Abdul Aziz Ibn Saud (15 January 1875 — 9 November 1953) lived in the turn of the 20th century. He was a successful Bedouin warlord who founded what is now Saudi Arabia. For a long time the Arabian Peninsula was in a three-way struggle for dominance among the Al-Rashid, the Hashemite, and the Al-Saud tribes. During his early life the Saudis were in exile, and the Rashidis held the upper hand. Ibn Saud, while little more than a boy, led a war party into the desert to seize the old capital city of Riyadh in a sudden coup. Such a yarn-worthy feat of arms made for splendid propaganda among the bedouin and he quickly had an army. He was able to fight his way to the top and become sultan of what is now Saudi Arabia.

Ibn Saud was a charismatic ruler of magnanimous but forceful disposition. He was successful in desert politics, and could hold his own when he later had to deal with Great Powers. He was respected by Sir Winston Churchill, among other notable people.

The information in this is from The Desert King by David Howarth, an entertaining and informative book but perhaps with an overly favorable bias.

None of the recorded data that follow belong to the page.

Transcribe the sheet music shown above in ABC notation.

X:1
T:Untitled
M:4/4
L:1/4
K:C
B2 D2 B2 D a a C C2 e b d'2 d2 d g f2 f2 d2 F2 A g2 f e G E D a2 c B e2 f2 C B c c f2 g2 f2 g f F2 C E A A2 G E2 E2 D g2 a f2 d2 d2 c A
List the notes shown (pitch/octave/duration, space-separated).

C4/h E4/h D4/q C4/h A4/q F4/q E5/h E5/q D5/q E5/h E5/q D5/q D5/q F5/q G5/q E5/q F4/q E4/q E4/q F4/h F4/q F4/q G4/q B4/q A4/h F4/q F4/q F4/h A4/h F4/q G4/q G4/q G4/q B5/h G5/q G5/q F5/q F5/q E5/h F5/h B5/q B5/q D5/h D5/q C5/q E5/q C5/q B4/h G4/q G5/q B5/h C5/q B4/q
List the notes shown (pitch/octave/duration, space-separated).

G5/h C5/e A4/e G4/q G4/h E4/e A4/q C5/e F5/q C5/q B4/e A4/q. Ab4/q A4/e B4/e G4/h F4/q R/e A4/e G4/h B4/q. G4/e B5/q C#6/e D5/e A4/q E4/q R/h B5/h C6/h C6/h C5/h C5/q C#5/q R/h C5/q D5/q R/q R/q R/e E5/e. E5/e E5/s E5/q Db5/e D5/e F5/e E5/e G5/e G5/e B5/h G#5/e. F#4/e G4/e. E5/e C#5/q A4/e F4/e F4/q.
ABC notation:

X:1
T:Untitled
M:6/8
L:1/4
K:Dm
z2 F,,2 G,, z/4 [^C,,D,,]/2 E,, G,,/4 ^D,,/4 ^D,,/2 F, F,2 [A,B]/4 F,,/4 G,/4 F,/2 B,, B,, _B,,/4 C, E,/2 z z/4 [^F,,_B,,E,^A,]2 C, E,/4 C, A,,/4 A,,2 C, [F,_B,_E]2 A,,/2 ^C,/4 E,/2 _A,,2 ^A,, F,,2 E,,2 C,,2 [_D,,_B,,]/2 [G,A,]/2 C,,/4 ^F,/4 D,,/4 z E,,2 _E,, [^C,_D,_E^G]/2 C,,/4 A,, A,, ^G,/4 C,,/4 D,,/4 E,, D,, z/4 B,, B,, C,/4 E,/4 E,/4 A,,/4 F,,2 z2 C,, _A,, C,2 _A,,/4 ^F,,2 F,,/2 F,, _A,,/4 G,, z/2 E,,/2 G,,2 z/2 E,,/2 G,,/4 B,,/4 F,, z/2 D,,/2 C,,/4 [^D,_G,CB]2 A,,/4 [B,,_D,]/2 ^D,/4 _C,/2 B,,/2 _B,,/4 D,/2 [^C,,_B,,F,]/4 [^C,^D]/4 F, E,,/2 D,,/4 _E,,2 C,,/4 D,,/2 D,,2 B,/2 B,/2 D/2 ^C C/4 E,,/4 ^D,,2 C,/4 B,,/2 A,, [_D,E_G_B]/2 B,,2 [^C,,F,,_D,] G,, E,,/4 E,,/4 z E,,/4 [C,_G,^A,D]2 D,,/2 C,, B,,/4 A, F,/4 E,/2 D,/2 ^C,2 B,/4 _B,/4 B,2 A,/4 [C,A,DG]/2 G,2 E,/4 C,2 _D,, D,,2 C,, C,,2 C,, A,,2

Ibn Saud had several wives and fathered an unknown number of children well within the dozens, and his sons have in turn ruled over Saudi Arabia since his death in 1953. The current monarch, Salman, is the sixth of his children to reign. As late as 2015, it didn't look like power would pass to his grandsons anytime soon; Ibn Saud's youngest son, Muqrin, born in 1945, was named Crown Prince (first-in-line to the throne) in January 2015. However, that April, Muqrin was removed as Crown Prince and the position was given for the first time to one of the grandsons, namely Muhammad bin Nayef (born in 1959). He was in turn removed in June 2017 in favor of another grandson (and one of the current king's sons), Mohammad bin Salman (born 1985).